▶ [练习 1] 请按出现顺序，列出下方 Spring Security 过滤器链文本中 doBuild 函数依次赋给 buildState 的全部 BuildState 取值。
▶ [练习 2] 从 Spring Security 过滤器链文本的最后一句之后往下续写。

回到WebSecurityConfiguration中,我们再看其另一个函数:springSecurityFilterChain,该函数返回Filter,用于创建Spring Security过滤器链,代码如下:
@Bean(name = AbstractSecurityWebApplicationInitializer.DEFAULT_FILTER_NAME)
public Filter springSecurityFilterChain() throws Exception {
boolean hasConfigurers = webSecurityConfigurers != null
&& !webSecurityConfigurers.isEmpty();
(7)if (!hasConfigurers) {
WebSecurityConfigurerAdapter adapter = objectObjectPostProcessor
.postProcess(new WebSecurityConfigurerAdapter() {
});
webSecurity.apply(adapter);
}
(8)return webSecurity.build();
}
(7) 如果没有通过继承WebSecurityConfigurerAdatper类配置过Spring Security,则会以WebSecurityConfigurerAdatper中的配置默认行为。
(8) 调用WebSecurity类的build方法构建过滤器链。
接下来将讲到最核心的过滤器链的构建,首先看下WebSecurity类中的build函数(WebSecurity继承自AbstractConfiguredSecurityBuilder类,而后者又继承自AbstractSecurityBuilder类,build函数位于AbstractSecurityBuilder类中),代码为:
public final O build() throws Exception {
if (this.building.compareAndSet(false, true)) {
(9)this.object = doBuild();
return this.object;
}
throw new AlreadyBuiltException("This object has already been built");
}
可以看到最终调用的是doBuild函数(位于AbstractConfiguredSecurityBuilder类中),代码如下:
@Override
protected final O doBuild() throws Exception {
synchronized (configurers) {
buildState = BuildState.INITIALIZING;
(10)beforeInit();
(11)init();
buildState = BuildState.CONFIGURING;
(12)beforeConfigure();
(13)configure();
buildState = BuildState.BUILDING;
(14)O result = performBuild();
buildState = BuildState.BUILT;
return result;
}
}
(10) 默认该函数为空。

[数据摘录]
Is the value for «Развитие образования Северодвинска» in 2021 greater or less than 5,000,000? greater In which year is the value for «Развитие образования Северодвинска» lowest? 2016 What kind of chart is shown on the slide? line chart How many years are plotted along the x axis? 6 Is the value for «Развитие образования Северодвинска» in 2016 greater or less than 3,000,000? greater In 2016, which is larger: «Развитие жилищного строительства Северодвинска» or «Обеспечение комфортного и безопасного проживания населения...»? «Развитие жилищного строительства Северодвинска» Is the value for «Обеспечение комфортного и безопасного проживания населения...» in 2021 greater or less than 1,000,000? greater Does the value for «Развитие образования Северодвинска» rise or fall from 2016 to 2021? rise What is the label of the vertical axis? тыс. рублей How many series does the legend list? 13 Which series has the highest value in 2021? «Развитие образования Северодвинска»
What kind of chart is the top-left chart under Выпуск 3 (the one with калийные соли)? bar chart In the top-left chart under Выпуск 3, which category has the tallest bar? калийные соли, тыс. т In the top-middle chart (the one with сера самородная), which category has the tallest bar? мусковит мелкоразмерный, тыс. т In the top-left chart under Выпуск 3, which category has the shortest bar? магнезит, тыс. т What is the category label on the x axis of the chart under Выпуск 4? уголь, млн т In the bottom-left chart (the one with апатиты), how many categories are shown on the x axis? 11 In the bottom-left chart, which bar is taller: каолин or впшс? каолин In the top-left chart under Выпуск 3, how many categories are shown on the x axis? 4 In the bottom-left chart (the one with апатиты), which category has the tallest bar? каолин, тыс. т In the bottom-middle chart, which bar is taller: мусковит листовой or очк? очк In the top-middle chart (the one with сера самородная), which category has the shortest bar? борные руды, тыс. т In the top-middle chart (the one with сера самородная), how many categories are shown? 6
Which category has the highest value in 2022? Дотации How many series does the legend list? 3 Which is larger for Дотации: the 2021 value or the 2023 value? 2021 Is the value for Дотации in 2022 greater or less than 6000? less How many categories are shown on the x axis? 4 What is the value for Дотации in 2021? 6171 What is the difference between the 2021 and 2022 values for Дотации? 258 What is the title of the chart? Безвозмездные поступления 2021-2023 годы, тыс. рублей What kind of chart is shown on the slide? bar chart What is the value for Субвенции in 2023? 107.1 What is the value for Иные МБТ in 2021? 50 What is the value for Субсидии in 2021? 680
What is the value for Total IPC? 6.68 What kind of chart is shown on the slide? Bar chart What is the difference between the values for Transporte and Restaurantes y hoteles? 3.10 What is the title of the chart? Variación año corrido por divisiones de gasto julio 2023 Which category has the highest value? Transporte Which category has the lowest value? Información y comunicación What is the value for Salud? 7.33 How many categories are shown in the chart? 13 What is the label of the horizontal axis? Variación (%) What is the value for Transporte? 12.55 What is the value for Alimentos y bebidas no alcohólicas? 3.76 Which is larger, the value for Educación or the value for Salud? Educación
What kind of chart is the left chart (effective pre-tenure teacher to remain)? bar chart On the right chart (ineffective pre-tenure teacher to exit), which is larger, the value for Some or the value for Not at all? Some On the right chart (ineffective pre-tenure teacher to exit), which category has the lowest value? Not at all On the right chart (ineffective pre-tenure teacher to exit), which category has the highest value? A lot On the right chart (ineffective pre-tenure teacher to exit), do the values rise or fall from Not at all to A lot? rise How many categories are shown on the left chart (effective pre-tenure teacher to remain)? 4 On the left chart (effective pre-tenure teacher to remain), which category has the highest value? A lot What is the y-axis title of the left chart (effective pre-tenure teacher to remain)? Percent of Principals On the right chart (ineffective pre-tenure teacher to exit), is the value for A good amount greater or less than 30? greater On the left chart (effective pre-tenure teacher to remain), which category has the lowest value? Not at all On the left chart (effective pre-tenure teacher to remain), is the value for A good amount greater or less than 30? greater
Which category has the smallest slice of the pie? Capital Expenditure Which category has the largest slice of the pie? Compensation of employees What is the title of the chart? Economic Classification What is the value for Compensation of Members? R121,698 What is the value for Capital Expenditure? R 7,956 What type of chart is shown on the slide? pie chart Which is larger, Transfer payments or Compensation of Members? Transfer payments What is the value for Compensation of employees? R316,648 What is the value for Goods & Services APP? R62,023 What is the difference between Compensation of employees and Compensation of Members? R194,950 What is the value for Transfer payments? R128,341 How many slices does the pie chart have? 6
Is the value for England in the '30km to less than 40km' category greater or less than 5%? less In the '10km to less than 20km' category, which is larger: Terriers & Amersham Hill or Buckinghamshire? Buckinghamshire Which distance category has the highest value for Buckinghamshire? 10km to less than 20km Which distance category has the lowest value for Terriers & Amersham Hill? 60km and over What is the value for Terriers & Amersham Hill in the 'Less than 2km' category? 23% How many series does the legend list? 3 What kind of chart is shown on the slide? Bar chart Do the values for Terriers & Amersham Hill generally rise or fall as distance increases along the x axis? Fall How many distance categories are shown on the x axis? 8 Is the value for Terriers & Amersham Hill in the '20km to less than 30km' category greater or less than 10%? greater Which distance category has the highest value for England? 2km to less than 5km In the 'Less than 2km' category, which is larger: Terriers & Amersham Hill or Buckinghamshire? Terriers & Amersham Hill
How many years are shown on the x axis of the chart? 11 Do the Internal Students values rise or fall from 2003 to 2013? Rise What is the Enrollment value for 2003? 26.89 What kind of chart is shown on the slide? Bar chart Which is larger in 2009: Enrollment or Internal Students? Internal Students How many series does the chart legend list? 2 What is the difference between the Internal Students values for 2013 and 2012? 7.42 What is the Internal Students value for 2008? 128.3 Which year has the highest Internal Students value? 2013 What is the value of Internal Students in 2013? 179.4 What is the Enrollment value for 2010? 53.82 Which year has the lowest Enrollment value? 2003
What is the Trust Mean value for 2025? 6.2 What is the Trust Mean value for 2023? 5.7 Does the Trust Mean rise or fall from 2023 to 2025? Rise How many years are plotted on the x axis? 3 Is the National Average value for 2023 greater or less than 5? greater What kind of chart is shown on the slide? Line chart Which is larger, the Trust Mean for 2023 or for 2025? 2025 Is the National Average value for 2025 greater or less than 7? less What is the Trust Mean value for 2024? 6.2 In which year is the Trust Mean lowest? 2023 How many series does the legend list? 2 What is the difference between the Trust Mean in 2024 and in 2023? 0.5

▶ [练习结果 1] INITIALIZING、CONFIGURING、BUILDING、BUILT

▶ [练习结果 2]
(11) 初始化SecurityConfigurer,初始化的SecurityConfigurer为前面讲的setFilterChainProxySecurityConfigurer函数调用apply函数时设置的,最终调用的是WebSecurityConfigurerAdapter的init函数,将所有的HttpSecurity添加到WebSecurity中。
(12) 默认该函数为空。
(13) 调用WebSecurityConfigurerAdapter中的configure(WebSecurity web)函数,默认为空。
(14) 完成过滤器链的构建。
从上面的步骤可以看出,只有第(11)和第(14)步才真正做了操作,而第(14)步才是真正构建过滤器链的操作。因此,接下来将看performBuild函数(位于WebSecurity类中),代码如下:
@Override
protected Filter performBuild() throws Exception {
Assert.state(
!securityFilterChainBuilders.isEmpty(),
() -> "At least one SecurityBuilder<? extends SecurityFilterChain> needs to be specified. "
\+ "Typically this done by adding a @Configuration that extends WebSecurityConfigurerAdapter. "
\+ "More advanced users can invoke "
\+ WebSecurity.class.getSimpleName()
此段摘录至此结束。